Witnesses largely agreed that pharmaceutical importation policies should not be explored as a solution to rising drug costs, and would only weaken the “FDA gold standard” enjoyed in the U.S. Additionally, witnesses addressed questions on trends in rising insulin prices and possible factors for increases in cost, as well as the DEA’s role in addressing the opioid epidemic. The witness representing drug distributors faced several rounds of questioning due to a recent Washington Post article on that sector’s role in weakening the Drug Enforcement Agency’s ability to stop shipments of opioids that DEA suspects are destined to be abused as street drugs.
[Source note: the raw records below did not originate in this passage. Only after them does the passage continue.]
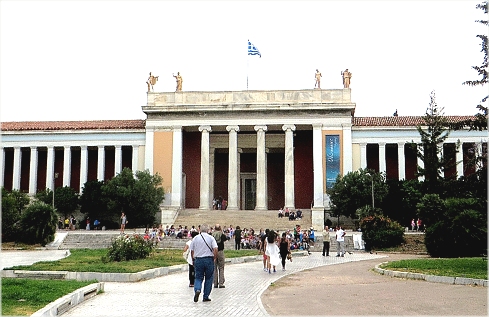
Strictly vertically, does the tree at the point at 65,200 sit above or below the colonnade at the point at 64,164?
below

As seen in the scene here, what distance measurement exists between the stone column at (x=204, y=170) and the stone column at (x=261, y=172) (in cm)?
405

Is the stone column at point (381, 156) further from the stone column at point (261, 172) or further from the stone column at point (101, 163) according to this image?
the stone column at point (101, 163)

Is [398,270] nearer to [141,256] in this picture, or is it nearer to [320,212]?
[141,256]

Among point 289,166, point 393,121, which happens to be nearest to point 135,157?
point 289,166

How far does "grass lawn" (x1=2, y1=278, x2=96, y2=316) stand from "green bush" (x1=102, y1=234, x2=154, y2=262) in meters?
6.03

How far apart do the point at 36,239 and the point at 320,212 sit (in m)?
20.3

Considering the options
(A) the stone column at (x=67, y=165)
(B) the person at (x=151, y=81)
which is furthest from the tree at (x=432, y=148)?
(A) the stone column at (x=67, y=165)

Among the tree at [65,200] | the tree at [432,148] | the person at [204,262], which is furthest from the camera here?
the tree at [65,200]

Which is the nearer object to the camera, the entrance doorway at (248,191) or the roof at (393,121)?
the roof at (393,121)

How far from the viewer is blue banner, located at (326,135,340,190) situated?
44.4 meters

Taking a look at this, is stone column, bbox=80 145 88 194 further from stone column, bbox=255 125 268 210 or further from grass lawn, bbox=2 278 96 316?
grass lawn, bbox=2 278 96 316

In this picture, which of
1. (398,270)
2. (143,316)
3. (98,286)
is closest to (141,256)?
(98,286)

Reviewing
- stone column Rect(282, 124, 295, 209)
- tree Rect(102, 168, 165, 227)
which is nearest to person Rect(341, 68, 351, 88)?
stone column Rect(282, 124, 295, 209)

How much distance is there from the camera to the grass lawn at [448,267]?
1534 centimetres
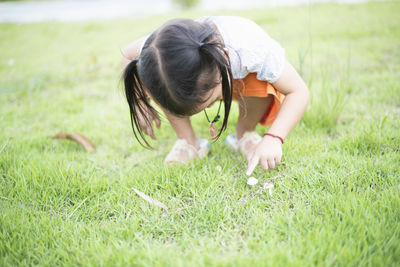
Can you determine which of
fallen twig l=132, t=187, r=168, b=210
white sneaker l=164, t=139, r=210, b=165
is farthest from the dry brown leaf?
fallen twig l=132, t=187, r=168, b=210

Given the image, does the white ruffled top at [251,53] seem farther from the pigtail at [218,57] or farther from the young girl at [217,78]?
the pigtail at [218,57]

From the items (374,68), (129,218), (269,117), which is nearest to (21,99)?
(129,218)

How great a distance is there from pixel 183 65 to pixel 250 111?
69 cm

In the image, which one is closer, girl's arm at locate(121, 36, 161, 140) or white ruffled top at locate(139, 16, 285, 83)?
white ruffled top at locate(139, 16, 285, 83)

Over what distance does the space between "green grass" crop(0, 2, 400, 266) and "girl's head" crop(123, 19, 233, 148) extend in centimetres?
48

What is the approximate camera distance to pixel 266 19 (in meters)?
4.97

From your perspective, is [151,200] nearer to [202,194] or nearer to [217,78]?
[202,194]

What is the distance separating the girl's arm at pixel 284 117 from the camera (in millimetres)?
1333

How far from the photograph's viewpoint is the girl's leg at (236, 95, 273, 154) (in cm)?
158

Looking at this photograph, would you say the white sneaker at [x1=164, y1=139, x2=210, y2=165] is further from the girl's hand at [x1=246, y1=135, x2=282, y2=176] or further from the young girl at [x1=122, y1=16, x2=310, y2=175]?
the girl's hand at [x1=246, y1=135, x2=282, y2=176]

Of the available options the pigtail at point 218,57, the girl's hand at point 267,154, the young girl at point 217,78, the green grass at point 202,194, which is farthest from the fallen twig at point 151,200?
the pigtail at point 218,57

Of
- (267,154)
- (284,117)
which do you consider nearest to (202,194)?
(267,154)

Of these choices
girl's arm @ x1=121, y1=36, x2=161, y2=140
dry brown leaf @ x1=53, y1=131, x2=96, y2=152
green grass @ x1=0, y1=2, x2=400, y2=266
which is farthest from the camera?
dry brown leaf @ x1=53, y1=131, x2=96, y2=152

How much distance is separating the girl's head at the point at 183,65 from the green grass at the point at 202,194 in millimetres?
479
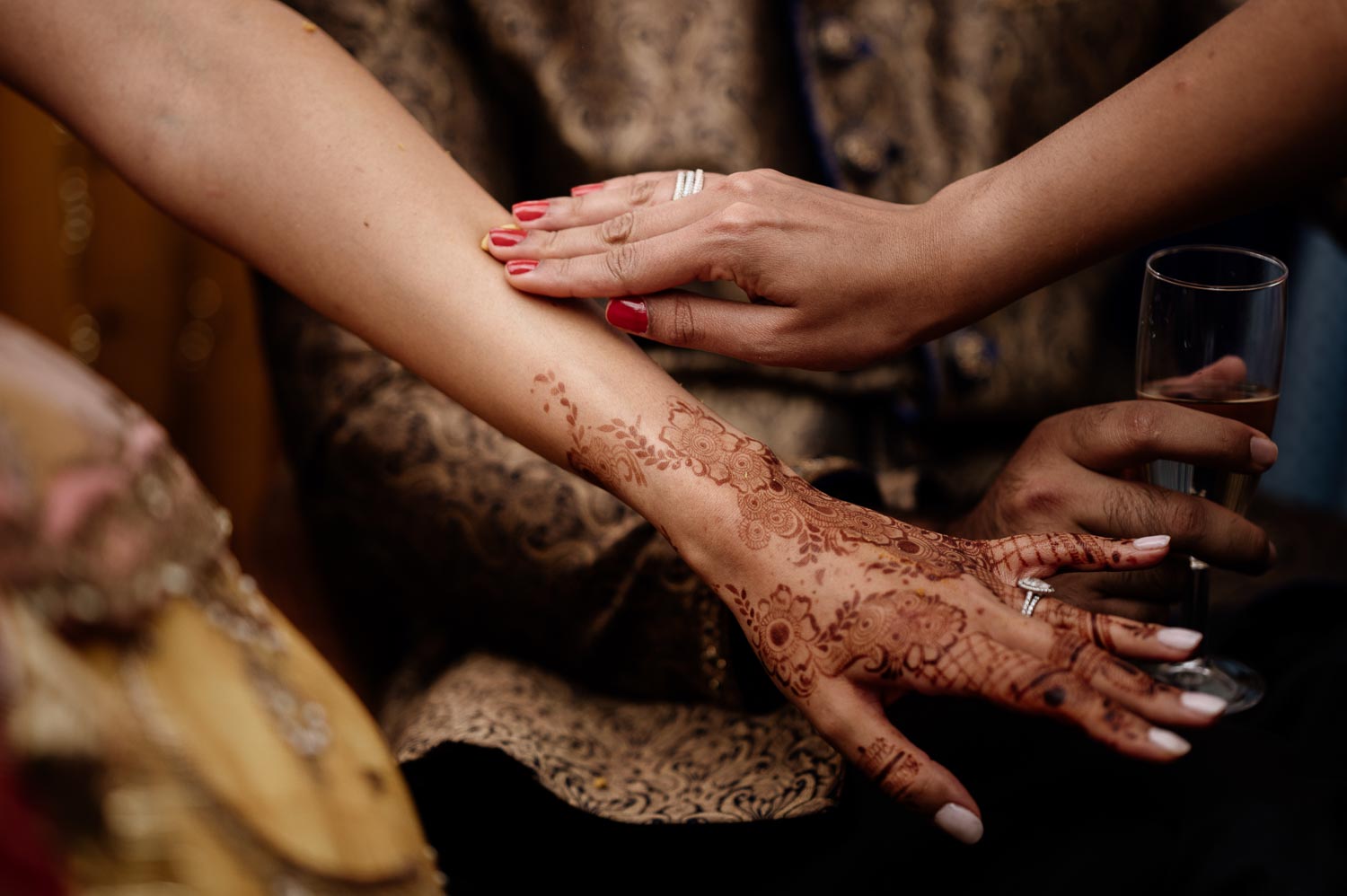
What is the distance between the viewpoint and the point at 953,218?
739mm

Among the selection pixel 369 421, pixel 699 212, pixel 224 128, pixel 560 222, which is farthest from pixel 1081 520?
pixel 224 128

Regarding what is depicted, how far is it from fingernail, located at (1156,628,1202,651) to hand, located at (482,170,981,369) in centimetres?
30

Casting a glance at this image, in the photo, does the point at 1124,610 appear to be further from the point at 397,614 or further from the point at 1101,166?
the point at 397,614

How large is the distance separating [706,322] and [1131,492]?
335 millimetres

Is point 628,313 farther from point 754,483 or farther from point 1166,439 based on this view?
point 1166,439

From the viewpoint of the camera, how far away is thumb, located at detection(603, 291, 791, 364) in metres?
0.76

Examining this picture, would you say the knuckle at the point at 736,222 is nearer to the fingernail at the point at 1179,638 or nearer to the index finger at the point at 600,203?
the index finger at the point at 600,203

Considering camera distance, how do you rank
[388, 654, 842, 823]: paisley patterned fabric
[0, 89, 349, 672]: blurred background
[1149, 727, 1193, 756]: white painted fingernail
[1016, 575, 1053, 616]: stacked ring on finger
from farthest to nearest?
[0, 89, 349, 672]: blurred background
[388, 654, 842, 823]: paisley patterned fabric
[1016, 575, 1053, 616]: stacked ring on finger
[1149, 727, 1193, 756]: white painted fingernail

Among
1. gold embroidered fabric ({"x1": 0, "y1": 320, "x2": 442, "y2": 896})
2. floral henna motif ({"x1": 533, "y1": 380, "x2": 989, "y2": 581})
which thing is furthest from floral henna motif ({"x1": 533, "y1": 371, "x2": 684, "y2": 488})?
gold embroidered fabric ({"x1": 0, "y1": 320, "x2": 442, "y2": 896})

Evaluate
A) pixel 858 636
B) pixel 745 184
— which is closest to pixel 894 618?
pixel 858 636

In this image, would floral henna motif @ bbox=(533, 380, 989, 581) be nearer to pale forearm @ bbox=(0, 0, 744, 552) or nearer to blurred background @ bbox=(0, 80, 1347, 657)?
pale forearm @ bbox=(0, 0, 744, 552)

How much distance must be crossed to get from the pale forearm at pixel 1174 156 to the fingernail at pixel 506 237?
0.34 meters

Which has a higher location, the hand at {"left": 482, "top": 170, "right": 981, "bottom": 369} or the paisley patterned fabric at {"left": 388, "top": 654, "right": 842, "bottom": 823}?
the hand at {"left": 482, "top": 170, "right": 981, "bottom": 369}

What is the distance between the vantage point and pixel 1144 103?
68cm
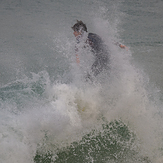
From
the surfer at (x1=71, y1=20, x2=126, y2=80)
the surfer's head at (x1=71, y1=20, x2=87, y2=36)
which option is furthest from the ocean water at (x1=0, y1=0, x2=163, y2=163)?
the surfer's head at (x1=71, y1=20, x2=87, y2=36)

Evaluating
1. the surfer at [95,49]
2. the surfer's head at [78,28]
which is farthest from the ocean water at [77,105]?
the surfer's head at [78,28]

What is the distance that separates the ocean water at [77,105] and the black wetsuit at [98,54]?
0.17 meters

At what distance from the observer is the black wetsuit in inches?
171

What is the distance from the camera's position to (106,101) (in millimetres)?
4414

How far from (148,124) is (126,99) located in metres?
0.65

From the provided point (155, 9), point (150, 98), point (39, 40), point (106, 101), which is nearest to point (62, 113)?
point (106, 101)

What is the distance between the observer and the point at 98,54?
173 inches

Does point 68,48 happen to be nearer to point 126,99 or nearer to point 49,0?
point 126,99

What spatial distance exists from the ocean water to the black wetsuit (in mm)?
170

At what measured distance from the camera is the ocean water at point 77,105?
3.62 m

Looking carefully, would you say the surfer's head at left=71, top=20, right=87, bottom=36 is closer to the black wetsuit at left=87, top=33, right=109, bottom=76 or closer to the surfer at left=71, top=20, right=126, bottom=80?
the surfer at left=71, top=20, right=126, bottom=80

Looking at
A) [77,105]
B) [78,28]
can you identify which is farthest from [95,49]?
[77,105]

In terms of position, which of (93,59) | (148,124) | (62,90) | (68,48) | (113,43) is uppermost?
(68,48)

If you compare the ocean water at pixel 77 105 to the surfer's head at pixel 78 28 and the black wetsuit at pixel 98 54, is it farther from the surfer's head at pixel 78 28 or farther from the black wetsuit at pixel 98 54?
the surfer's head at pixel 78 28
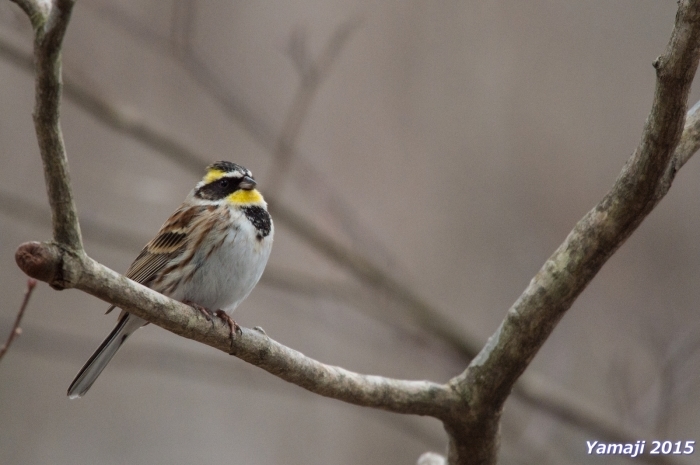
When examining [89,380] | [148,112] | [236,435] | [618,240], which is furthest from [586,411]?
[148,112]

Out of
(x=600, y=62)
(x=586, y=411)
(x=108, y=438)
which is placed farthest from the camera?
(x=600, y=62)

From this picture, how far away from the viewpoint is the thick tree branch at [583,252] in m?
2.34

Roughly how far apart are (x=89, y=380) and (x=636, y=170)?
2.52m

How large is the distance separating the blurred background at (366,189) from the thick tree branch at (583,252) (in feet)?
10.6

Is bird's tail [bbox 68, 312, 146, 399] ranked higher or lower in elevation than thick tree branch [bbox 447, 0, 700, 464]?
lower

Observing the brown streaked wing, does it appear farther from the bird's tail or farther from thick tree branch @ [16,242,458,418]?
thick tree branch @ [16,242,458,418]

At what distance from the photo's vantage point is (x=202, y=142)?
757 cm

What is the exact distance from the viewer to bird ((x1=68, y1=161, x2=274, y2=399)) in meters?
3.63

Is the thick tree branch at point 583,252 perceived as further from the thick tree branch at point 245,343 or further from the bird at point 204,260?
the bird at point 204,260

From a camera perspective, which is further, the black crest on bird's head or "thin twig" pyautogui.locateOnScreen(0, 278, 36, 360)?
the black crest on bird's head

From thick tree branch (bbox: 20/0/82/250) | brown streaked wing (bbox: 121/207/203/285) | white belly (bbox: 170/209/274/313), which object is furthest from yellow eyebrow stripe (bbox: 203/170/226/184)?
thick tree branch (bbox: 20/0/82/250)

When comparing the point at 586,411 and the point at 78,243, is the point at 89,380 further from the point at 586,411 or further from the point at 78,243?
the point at 586,411

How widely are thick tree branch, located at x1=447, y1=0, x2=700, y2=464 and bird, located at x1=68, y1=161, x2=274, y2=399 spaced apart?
118cm

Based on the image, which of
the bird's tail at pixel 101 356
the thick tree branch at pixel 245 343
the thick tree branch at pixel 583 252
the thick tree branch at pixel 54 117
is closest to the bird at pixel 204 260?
the bird's tail at pixel 101 356
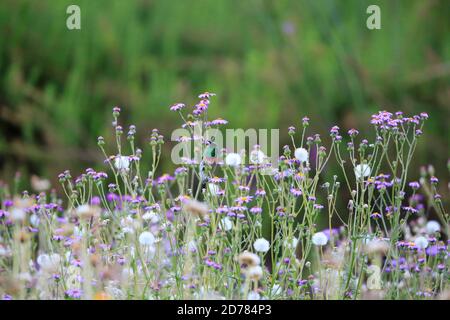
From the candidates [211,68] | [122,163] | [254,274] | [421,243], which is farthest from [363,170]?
[211,68]

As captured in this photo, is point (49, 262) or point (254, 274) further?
point (49, 262)

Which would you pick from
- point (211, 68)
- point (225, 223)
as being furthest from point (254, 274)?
point (211, 68)

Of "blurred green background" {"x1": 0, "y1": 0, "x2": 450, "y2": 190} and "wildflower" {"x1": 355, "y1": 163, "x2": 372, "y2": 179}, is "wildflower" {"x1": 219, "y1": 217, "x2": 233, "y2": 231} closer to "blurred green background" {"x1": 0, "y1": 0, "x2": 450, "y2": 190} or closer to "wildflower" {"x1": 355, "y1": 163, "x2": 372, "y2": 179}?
"wildflower" {"x1": 355, "y1": 163, "x2": 372, "y2": 179}

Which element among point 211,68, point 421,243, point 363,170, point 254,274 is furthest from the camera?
point 211,68

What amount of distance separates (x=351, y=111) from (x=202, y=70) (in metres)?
0.81

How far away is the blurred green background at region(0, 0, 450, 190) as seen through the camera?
12.5 feet

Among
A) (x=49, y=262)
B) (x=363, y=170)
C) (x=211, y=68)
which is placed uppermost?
(x=211, y=68)

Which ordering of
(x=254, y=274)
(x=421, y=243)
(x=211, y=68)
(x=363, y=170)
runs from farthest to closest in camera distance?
(x=211, y=68), (x=421, y=243), (x=363, y=170), (x=254, y=274)

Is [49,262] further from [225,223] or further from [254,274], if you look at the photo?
[254,274]

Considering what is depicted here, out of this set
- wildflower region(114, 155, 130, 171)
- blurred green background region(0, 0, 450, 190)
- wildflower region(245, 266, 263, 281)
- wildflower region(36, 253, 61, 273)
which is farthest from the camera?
blurred green background region(0, 0, 450, 190)

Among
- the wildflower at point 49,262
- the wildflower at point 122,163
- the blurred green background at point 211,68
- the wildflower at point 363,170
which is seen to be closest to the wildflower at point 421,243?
the wildflower at point 363,170

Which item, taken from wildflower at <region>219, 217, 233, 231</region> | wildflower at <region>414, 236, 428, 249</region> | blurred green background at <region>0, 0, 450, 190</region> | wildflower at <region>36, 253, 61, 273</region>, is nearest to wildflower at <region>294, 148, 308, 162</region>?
wildflower at <region>219, 217, 233, 231</region>

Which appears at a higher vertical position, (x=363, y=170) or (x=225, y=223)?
(x=363, y=170)

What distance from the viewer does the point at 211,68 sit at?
Answer: 4023 mm
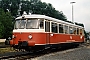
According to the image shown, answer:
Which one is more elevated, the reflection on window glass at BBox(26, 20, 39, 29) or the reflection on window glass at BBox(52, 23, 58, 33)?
the reflection on window glass at BBox(26, 20, 39, 29)

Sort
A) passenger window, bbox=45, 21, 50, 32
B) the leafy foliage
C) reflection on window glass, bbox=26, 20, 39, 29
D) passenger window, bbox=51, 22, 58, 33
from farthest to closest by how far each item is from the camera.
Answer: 1. the leafy foliage
2. passenger window, bbox=51, 22, 58, 33
3. passenger window, bbox=45, 21, 50, 32
4. reflection on window glass, bbox=26, 20, 39, 29

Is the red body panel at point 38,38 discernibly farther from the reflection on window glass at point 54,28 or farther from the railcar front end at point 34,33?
the reflection on window glass at point 54,28

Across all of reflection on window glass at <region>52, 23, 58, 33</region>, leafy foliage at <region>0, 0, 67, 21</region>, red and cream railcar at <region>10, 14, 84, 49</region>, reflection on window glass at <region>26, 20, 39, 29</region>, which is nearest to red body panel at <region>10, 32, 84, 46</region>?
red and cream railcar at <region>10, 14, 84, 49</region>

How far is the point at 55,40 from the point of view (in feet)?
63.3

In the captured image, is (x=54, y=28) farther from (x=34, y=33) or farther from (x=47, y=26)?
(x=34, y=33)

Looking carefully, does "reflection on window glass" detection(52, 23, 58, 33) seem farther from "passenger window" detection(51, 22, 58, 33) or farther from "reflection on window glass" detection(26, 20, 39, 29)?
"reflection on window glass" detection(26, 20, 39, 29)

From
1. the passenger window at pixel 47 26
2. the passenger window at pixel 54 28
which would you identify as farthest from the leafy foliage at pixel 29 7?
the passenger window at pixel 47 26

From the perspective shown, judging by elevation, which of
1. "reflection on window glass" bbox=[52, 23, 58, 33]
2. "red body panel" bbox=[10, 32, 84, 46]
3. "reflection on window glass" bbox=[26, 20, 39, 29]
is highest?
"reflection on window glass" bbox=[26, 20, 39, 29]

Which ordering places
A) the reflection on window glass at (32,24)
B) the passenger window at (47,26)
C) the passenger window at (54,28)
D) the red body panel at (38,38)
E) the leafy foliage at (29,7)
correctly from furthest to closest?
the leafy foliage at (29,7) → the passenger window at (54,28) → the passenger window at (47,26) → the reflection on window glass at (32,24) → the red body panel at (38,38)

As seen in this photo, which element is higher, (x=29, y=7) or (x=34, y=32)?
(x=29, y=7)

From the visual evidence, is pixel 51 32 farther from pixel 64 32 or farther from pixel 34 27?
pixel 64 32

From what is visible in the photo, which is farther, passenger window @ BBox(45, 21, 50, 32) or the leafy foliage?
the leafy foliage

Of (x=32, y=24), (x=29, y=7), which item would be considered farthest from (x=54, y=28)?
(x=29, y=7)

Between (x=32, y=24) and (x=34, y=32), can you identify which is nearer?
(x=34, y=32)
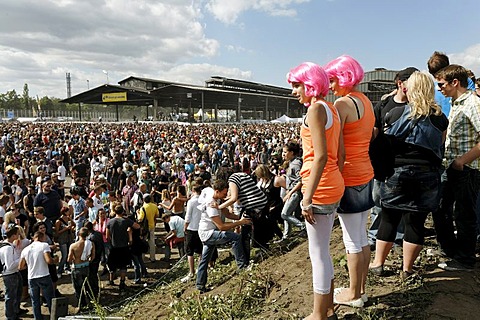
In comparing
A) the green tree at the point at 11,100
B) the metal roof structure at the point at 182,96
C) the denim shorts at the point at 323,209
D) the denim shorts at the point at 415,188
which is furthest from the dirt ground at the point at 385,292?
the green tree at the point at 11,100

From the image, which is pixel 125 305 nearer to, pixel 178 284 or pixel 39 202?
pixel 178 284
CBO Estimates Costs of CHIP and Community Health Center Funding
The Congressional Budget Office (CBO) has issued cost estimates on the two bills approved by the House Energy and Commerce Committee earlier this month related to funding for the Children’s Health Insurance Program (CHIP) and Community Health Centers. CBO estimated that the HEALTHY Kids Act of 2017 (H.R. 3921), which would extend federal funding for CHIP for five years, would reduce the deficit by $1.1 billion over the 2018-2027 period. Additionally, CBO estimated that the CHAMPION Act of 2017 (H.R. 3922), which would extend funding for Community Health Centers and several other public health programs for two years, would reduce the deficit by $1.4 billion over the 2018-2027 period.
Thursday, the CBO explained the estimated $8.2 it would cost to fund the CHIP program for another five years, noting that the net cost is significantly less than the $118.5 billion federal allotment for three reasons. The report clarifies that the budget assumes CHIP would be beyond its scheduled expiration dates, and allots $5.7 billion in funding each year starting 2018 and through 2027. CBO also presumes if children lose coverage under CHIP, the federal government would pay for their care in other ways. Specifically, through Medicaid or through subsidies offered under the ACA, costing the government at least $35.1 billion. Lastly, the CBO reports the net cost of the extension is less than the $118.5 billion that would be provided by H.R. 3921 because it is not expected that all the appropriated funds would be spent under the reduction of the CHIP funding bump and lowering eligibility policies.
According to CBO, extending all the public health programs in the CHAMPION Act would cost $8.9 billion and could be paid for by shortening the grace period for paying ACA premiums from three months to one month and pulling money from the ACA-created prevention fund. Of that total, the Community Health Center portion is $7.2 billion. Of the remainder, the National Health Service Corps would cost $610 million; the Special Diabetes Program would cost $563 million; the Teaching Health Center Graduate Medical Education program would cost $238 million; the Family-to-Family Health Information Centers program would cost $12 million; and the Youth Empowerment Program and Personal Responsibility Education Program — which promote abstinence — would cost $300 million. Additionally, health experts argue that several studies have shown health centers can save Medicare money, but CBO does not recognize these savings in their report.